Fig. 11. The evolution of a novel pigmentation trait required cis-regulatory evolution at several realizator loci.

(A) In the embryo, Ddc expression (light blue) is upregulated around sites of epidermal wounding as part of a response that forms a melanized plug (black circle). Schematic depicts the anterior embryo. This gene function is conserved, and encoded in the activity of a CRE directly regulated by the Grh transcription factor. In D. willistoni, which serves as a proxy for the ancestrally monomorphic trait, Ddc expression is driven at a low level by the pleiotropic activity of the wound response CRE. This ancestral CRE possesses a direct binding site for Grh and is modestly-responsive to the Hox transcription factor Abd-B. In species with derived melanic abdomen pigmentation phenotypes, Ddc expression is robust throughout the abdomen (dark blue). This expression is in part due to cis-evolution at Ddc, which evolved a stronger, Hox-responsive CRE activity that is apparent for D. melanogaster, and this CRE seemingly evolved to be under the control of some trans-regulator(s) whose identity remains unknown and is represented here as factor “X”. Time scale is depicted in millions of years.

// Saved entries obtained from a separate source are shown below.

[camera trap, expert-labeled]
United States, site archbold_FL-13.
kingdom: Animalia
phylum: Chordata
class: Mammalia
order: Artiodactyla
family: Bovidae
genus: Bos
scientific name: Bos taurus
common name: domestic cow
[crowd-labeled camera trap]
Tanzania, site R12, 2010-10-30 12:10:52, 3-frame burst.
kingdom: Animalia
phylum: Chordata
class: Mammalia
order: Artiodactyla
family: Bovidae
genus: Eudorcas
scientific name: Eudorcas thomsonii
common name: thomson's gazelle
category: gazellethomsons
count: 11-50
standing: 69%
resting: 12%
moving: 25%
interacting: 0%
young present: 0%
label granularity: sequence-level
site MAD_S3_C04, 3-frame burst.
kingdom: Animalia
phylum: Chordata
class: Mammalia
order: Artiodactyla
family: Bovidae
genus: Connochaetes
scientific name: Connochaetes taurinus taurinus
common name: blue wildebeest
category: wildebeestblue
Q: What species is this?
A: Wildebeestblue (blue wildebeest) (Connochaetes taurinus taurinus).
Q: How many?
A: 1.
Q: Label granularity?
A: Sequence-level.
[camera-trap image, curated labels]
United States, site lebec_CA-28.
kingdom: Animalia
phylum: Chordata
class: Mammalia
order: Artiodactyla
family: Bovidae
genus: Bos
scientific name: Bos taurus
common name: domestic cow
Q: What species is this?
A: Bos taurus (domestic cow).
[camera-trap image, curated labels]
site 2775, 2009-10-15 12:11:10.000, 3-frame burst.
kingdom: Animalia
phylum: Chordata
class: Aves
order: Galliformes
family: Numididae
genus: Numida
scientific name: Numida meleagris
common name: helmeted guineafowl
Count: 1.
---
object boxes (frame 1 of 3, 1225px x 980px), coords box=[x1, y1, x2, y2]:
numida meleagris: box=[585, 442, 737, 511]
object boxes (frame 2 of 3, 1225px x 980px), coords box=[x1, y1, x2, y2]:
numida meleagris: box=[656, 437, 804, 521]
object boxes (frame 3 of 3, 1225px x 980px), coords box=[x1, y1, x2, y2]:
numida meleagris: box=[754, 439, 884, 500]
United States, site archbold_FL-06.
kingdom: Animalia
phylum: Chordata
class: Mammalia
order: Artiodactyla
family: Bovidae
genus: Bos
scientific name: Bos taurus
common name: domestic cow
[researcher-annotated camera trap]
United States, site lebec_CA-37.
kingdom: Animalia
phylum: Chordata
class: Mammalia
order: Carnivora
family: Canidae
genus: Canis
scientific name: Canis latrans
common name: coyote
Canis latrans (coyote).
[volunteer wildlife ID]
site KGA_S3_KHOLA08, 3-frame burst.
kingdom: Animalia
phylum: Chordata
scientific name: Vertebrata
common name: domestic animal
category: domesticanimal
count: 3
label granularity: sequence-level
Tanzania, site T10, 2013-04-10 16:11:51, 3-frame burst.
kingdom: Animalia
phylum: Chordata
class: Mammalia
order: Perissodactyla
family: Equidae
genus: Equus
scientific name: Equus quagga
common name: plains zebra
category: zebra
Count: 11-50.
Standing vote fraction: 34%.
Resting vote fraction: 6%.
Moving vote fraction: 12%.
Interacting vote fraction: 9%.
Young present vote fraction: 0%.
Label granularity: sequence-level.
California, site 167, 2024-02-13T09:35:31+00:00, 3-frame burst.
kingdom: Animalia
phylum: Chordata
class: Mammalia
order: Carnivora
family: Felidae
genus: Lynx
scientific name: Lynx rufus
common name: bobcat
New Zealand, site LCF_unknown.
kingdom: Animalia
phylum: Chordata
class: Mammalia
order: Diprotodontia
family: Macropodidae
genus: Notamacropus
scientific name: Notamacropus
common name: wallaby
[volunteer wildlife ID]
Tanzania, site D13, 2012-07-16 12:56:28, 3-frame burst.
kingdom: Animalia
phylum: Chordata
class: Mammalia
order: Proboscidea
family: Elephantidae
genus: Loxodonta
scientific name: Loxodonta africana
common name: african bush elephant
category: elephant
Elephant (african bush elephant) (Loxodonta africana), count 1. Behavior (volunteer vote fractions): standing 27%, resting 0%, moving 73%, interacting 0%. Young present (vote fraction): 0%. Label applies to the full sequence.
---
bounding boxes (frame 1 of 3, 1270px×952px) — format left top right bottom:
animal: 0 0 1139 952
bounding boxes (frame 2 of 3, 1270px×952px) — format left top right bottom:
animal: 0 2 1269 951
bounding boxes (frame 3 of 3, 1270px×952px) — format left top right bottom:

Solid lines in cis-regulatory evolution indicate cases where the transcription factor directly binds to the Ddc CRE, and dashed lines indicate cases where the mechanism of transcription factor regulation remains unknown. (B) Model for the origin of the derived dimorphic pigmentation trait of D. melanogaster from an ancestral monomorphic state. Here, abdominal pale expression was ancestral, whereas Ddc, yellow, tan, and ebony each evolved novel expression through changes in CREs controlling their expression. The ancestral states upon which novel CREs evolved for yellow, tan, and ebony remain unknown (question marks). For Ddc, cis-evolution augmented an ancestral wound response CRE to have a robust pleiotropic activity.